Saturday, September 15, 2007

Night Unto Night (1949)

The description for Night Unto Night (1949) on Turner Classic Movies : "Epileptic surgeon meets haunted widow." That epileptic surgeon? Ronald Reagan. The director? Don Siegel. Sold! It's a curiosity - a grand gothic melodrama about epilepsy and ghosts, and both are treated as equally frightening. Reagan plays a biochemist (the surgeon bit was false advertising) who relocates to the eastern Florida coast in order to deal with his illness. The house he wants to rent is owned by Ann (Viveca Lindfors), a freaked out widow still obsessed with her late husband Bill. She tends to be framed in extreme close-up, her thousand-yard stare giving her the air of the walking dead.
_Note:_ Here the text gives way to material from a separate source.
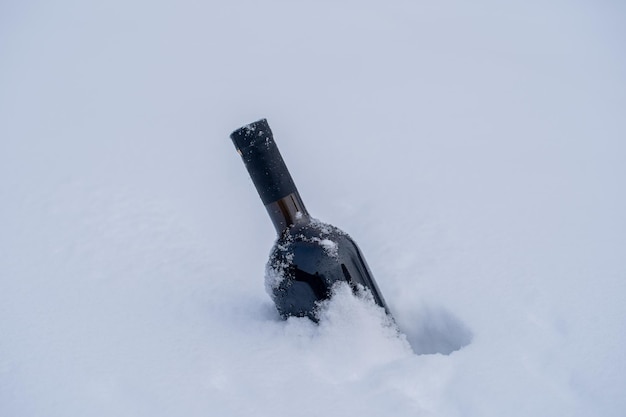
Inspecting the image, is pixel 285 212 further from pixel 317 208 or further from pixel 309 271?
pixel 317 208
The movie's all atmosphere, with an impressive use of miniatures for the coastal house, while the rest of the film is bathed in darkness, likely to hide the lack of expansive sets, but it creates a dreamlike mood - mostly nightmarish. The other characters on the coast are equally bizarre: Ann's sister Lisa is freewheeling boozehound, forever ragging on the monogamous lifestyle, while the neighbor C.L. paints romance novel covers and is always bemusedly attacking the scientific, rational attitude in favor of the spiritual. Ghosts and scientists battle it out, with the ghosts taking a minor victory.